Testing for weed and other substances is mandatory for drivers who work for firms with federal contracts. The tests are conducted before a driver is employed, after accidents and, most problematically, at random intervals throughout the year. The requirement was enacted in 1988, at the height of the War on Drugs.
Once drivers (or other covered workers) test positive, they can enter a process involving further testing that will return them to the road, assuming their urine is clean. But of those 166,000 truckers who tested positive, 91,000 decided not to sign up for that process. In other words, they said, “Screw this, I’ll go work somewhere else.” This doesn’t count however many drivers have never tested positive but still were put off by the testing regime.
As Armentano noted, this has a devastating impact on supply chains and prices. There is a severe shortage of truckers, and anything that makes the job less appealing is going to have really bad results. There’s not much that makes an otherwise-decent job less appealing than having to routinely pee in a cup, even if you don’t use weed. With a national unemployment rate under 4%, and employers desperate to find people to hire, those drivers have plenty of other options, including working for trucking firms that don’t fall under the federal rules.

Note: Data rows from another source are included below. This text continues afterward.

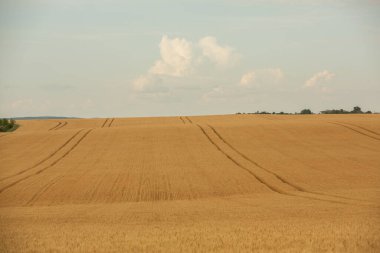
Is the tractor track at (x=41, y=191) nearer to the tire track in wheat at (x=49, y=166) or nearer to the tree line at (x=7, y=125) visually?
the tire track in wheat at (x=49, y=166)

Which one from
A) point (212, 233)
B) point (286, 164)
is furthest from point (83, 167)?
point (212, 233)

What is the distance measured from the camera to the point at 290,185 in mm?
38875

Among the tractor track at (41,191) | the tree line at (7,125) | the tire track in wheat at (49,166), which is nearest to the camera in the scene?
the tractor track at (41,191)

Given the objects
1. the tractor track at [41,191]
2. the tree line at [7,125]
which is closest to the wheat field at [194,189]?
the tractor track at [41,191]

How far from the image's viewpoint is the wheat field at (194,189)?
18931 millimetres

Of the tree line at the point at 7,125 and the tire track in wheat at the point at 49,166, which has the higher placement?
the tree line at the point at 7,125

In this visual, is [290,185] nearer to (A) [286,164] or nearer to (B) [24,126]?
(A) [286,164]

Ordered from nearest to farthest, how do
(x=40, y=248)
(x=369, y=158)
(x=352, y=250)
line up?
1. (x=352, y=250)
2. (x=40, y=248)
3. (x=369, y=158)

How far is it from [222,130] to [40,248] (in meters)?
50.1

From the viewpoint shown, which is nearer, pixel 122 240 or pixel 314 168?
pixel 122 240

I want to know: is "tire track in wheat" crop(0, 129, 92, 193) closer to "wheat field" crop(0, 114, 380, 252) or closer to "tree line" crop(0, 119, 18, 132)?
"wheat field" crop(0, 114, 380, 252)

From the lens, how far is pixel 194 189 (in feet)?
125

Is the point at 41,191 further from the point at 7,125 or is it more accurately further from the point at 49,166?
the point at 7,125

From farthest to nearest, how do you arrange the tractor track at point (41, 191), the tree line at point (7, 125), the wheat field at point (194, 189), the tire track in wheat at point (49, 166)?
the tree line at point (7, 125) → the tire track in wheat at point (49, 166) → the tractor track at point (41, 191) → the wheat field at point (194, 189)
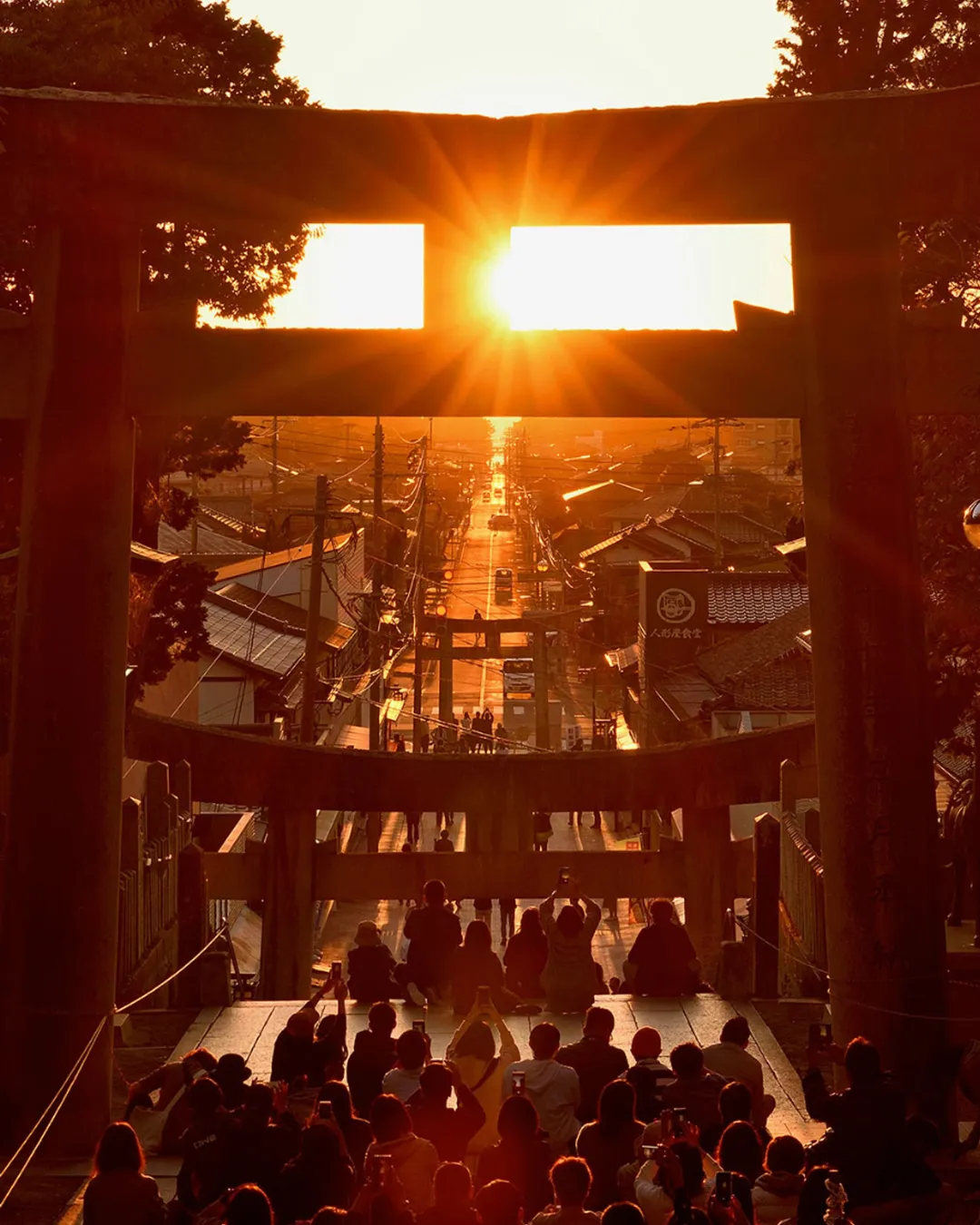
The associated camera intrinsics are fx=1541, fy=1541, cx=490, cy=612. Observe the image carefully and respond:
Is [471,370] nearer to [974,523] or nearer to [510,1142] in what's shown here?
[974,523]

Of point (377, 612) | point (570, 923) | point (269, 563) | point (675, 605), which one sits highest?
point (269, 563)

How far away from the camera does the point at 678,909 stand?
29078 mm

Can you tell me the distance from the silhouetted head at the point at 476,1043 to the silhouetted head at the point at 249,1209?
3264 millimetres

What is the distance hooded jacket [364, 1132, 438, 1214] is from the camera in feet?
22.9

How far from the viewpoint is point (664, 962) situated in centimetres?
1338

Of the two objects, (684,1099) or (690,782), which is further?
(690,782)

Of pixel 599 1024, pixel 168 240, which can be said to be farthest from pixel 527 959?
pixel 168 240

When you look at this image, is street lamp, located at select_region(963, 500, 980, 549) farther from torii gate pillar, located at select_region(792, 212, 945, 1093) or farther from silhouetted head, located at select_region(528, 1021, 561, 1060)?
silhouetted head, located at select_region(528, 1021, 561, 1060)

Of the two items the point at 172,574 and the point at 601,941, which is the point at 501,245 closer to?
the point at 172,574

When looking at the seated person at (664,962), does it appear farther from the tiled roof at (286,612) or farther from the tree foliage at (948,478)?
the tiled roof at (286,612)

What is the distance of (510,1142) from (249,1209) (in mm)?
1754

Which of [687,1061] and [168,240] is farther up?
[168,240]

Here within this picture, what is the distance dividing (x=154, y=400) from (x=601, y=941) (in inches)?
861

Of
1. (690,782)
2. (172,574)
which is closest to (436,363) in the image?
(690,782)
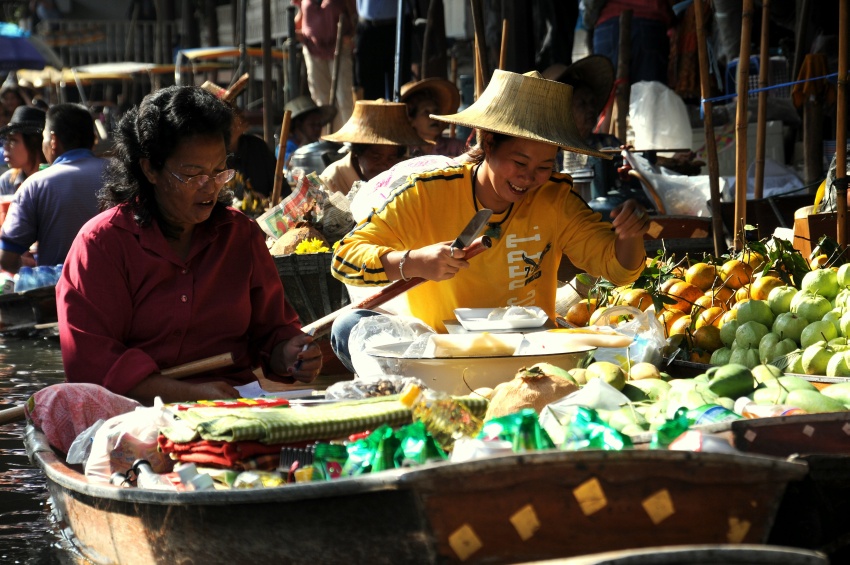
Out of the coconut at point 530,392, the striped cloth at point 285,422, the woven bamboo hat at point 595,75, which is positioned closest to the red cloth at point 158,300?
the striped cloth at point 285,422

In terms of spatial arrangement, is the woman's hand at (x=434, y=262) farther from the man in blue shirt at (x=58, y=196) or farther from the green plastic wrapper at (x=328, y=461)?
the man in blue shirt at (x=58, y=196)

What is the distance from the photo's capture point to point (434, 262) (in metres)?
3.29

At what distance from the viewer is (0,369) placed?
609 centimetres

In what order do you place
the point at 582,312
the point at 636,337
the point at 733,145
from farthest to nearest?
the point at 733,145, the point at 582,312, the point at 636,337

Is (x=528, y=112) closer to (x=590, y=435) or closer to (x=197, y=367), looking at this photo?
(x=197, y=367)

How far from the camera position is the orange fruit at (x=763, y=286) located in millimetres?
3857

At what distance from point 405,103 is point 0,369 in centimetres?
291

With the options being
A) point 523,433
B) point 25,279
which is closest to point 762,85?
point 523,433

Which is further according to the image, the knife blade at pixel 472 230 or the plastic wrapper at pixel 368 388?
the knife blade at pixel 472 230

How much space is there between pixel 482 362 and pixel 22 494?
1645mm

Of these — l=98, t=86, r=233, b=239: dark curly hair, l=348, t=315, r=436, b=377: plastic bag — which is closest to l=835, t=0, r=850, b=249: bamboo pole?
l=348, t=315, r=436, b=377: plastic bag

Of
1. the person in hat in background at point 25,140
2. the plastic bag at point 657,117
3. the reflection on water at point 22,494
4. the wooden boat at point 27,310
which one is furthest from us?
the person in hat in background at point 25,140

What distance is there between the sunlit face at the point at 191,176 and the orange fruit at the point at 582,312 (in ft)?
5.74

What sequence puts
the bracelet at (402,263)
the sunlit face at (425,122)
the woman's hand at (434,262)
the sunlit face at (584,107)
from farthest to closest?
the sunlit face at (425,122) < the sunlit face at (584,107) < the bracelet at (402,263) < the woman's hand at (434,262)
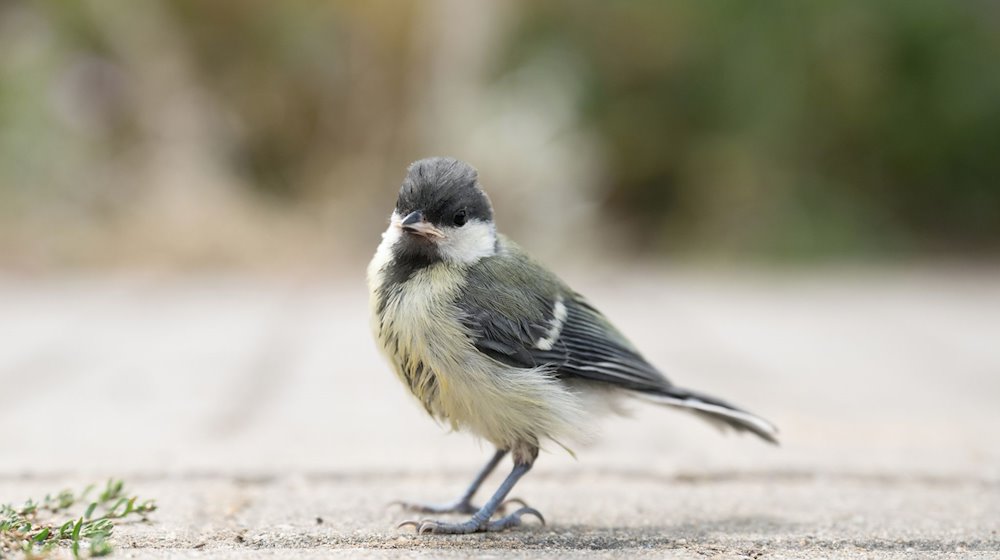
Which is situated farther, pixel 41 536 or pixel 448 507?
pixel 448 507

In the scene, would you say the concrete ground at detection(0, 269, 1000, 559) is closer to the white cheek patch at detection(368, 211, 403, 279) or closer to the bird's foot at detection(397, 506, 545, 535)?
the bird's foot at detection(397, 506, 545, 535)

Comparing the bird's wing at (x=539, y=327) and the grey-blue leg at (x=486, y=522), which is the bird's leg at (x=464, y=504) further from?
the bird's wing at (x=539, y=327)

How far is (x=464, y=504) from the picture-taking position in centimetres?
288

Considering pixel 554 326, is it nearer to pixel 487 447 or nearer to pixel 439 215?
pixel 439 215

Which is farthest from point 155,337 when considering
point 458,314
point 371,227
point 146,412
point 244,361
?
point 458,314

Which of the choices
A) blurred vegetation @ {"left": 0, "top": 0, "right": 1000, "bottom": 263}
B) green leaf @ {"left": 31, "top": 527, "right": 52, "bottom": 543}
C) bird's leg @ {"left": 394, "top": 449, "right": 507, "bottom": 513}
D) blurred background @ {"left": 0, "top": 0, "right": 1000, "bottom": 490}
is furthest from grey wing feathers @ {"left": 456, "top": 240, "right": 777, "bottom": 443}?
blurred vegetation @ {"left": 0, "top": 0, "right": 1000, "bottom": 263}

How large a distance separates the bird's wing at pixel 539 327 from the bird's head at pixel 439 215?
0.24 ft

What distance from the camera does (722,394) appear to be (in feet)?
14.6

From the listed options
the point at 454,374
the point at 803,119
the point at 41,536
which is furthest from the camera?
the point at 803,119

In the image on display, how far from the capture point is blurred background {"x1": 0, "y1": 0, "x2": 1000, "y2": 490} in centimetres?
755

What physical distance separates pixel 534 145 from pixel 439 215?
230 inches

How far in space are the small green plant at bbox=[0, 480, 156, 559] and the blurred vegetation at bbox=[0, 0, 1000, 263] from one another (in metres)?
5.39

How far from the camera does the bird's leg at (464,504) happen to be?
9.23ft

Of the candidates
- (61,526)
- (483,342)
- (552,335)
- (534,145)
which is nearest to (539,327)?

But the problem with the testing requirement goes beyond the economic impacts: There is also the fundamental unfairness of it all. THC stays in the system long after it’s ingested, so testing for it says nothing about whether a trucker has ever driven while high. What’s more, the tests have long been done using urine, which is the least reliable measure of whether a trucker was behind the wheel while high. Urine tests can show positive results weeks and even months after a person has ingested THC, meaning that drivers are in effect prohibited from ever using pot, even if they live in states where it’s legal.
The DOT last year finalized rules allowing tests on saliva. This is a better indicator of whether a trucker has actually driven while high, but it’s far from reliable, or even meaningful: THC is present in saliva for one to 24 hours after consumption. Such testing will still nab some truckers who have never driven while high. Meanwhile, truckers with, for example, debilitating booze hangovers get behind the wheel every day, and there’s no test for that.
The situation is bad enough that American business (which in general would prefer to stay out of debates over drug policy) is increasingly calling for reform, and not only for testing.
In 2021, Amazon mounted a big, multi-pronged publicity campaign, announcing that it would stop drug-testing employees who are not covered by DOT rules. The problem of course is that Amazon employs many thousands of workers who come under those rules, and they are still being tested. When Amazon made its announcement, it also called for federal legalization of weed. This, as intended, made a huge splash and drew attention to the testing issue and the labor-shortage problem. The move also served to indicate just how mainstream cannabis use has become (as if the 65%-plus national approval of legalization weren’t enough).
Legalization of course would instantly eliminate this problem, as it would so many problems. And yet, here we are still waiting for Congress (mostly Senate Republicans who have used the filibuster to prevent legislation from reaching a vote) to catch up to the majority of states where pot is legal, and to the large majority of Americans who have had enough of all this nonsense.
Almost right: it’s not THC that stays in the system for weeks and is picked up in urine and hair tests; it’s an inactive metabolite of THC. California law now bans testing for inactive metabolites for most professions. But as the author points out, the feds have fallen behind in more ways than one.